Re: Trouble folding in linux

Posted: Mon Feb 23, 2015 7:21 am
by bruce
BAD_WORK_UNIT can happen because of stability issues, but a percentage of WUs are actually bad. There's no dependable way to determine which it is except to retry the WU on somebody else's hardware.

In this case, Project: 13000 (Run 672, Clone 9, Gen 76) was attempted by you and one other person and both failed rather quickly, indicating that there's probably nothing wrong with your system. Is the next WU processing normally?

Re: Trouble folding in linux

Posted: Mon Feb 23, 2015 7:53 am
by rwh202
That looks like the same old Maxwell / driver issue - what version are you running?
The latest drivers (346.35) seem to have it fixed so Maxwell can now again fold non-9201 core-17 WUs on linux (13000/13001 are only being sent out to 750ti but I think the 970/980 can process them too)

Re: Trouble folding in linux

Posted: Mon Feb 23, 2015 3:29 pm
by james888
bruce wrote:BAD_WORK_UNIT can happen because of stability issues, but a percentage of WUs are actually bad.

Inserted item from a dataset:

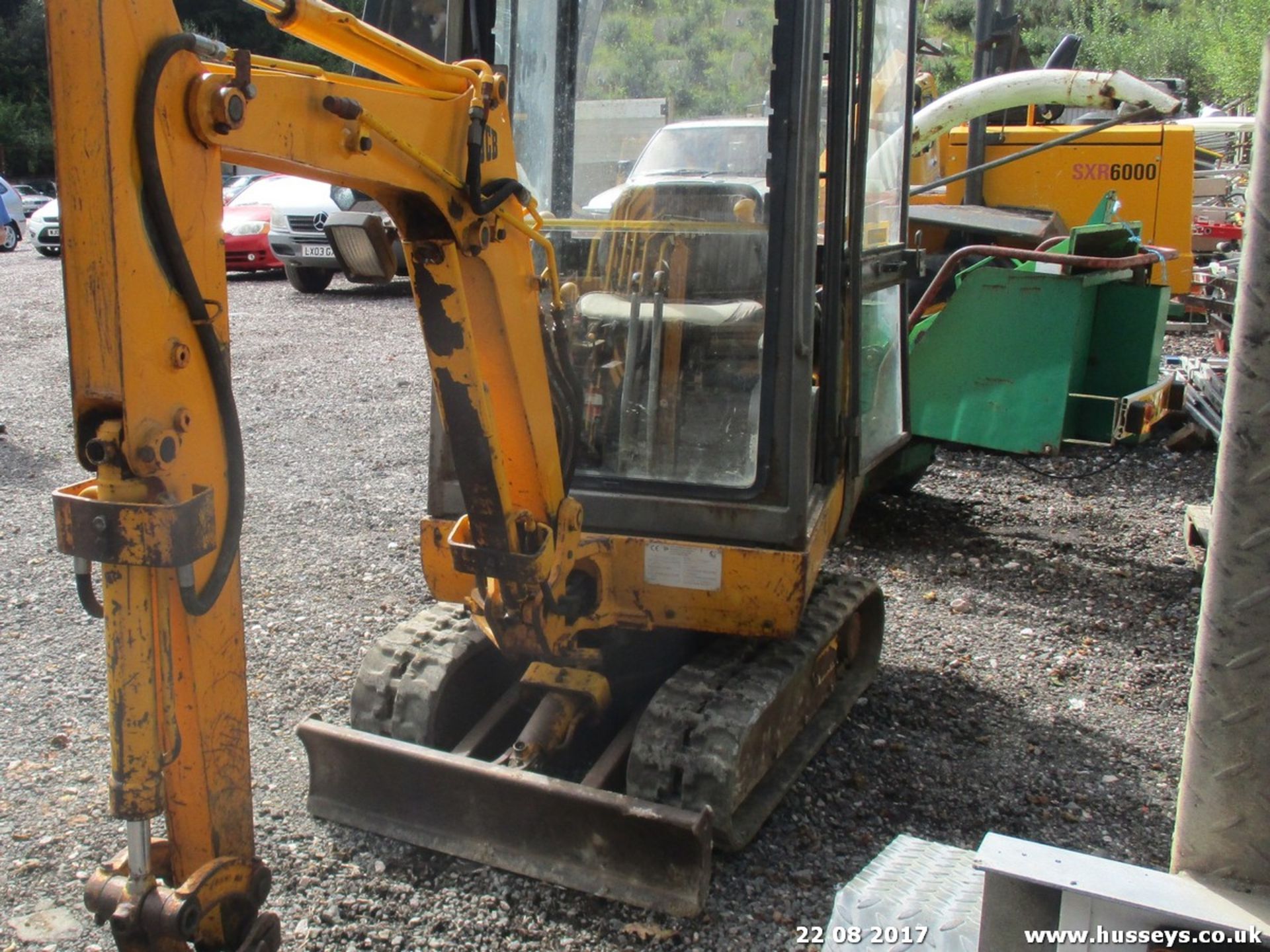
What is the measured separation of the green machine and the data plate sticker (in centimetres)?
279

There's no dependable way to determine which it is except to retry the WU on somebody else's hardware.

In this case, Project: 13000 (Run 672, Clone 9, Gen 76) was attempted by you and one other person and both failed rather quickly, indicating that there's probably nothing wrong with your system. Is the next WU processing normally?
These errors have been going on for days. The client stops itself, but I keep telling it to try again. I can not fold at all on linux, it just gives me that error shown until the client gives up.
rwh202 wrote:That looks like the same old Maxwell / driver issue - what version are you running?
The latest drivers (346.35) seem to have it fixed so Maxwell can now again fold non-9201 core-17 WUs on linux (13000/13001 are only being sent out to 750ti but I think the 970/980 can process them too)
I installed 346.35 from the xorg edgers ppa. I was folding before on nvidia 343 drivers but those are not available anymore.

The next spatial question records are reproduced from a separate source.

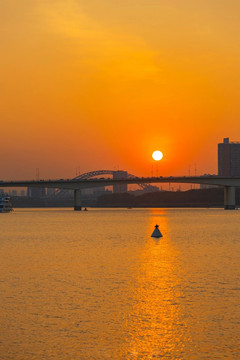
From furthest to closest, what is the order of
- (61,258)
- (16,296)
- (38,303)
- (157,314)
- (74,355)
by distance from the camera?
(61,258) < (16,296) < (38,303) < (157,314) < (74,355)

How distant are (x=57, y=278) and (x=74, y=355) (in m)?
16.9

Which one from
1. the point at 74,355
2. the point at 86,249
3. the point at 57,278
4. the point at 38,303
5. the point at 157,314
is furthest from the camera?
the point at 86,249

Re: Trouble folding in linux

Posted: Mon Feb 23, 2015 10:07 pm
by bruce
james888 wrote:These errors have been going on for days. The client stops itself, but I keep telling it to try again. I can not fold at all on linux, it just gives me that error shown until the client gives up.
At that time, I only checked one WU. Since it was completed with an error, it was issued to somebody else and you would have been assigned a different WU. Repeated failures on DIFFERENT WUs does indicate a problem with your system, whether that's bad drivers or excessive overclocking or hardware that's actually defective.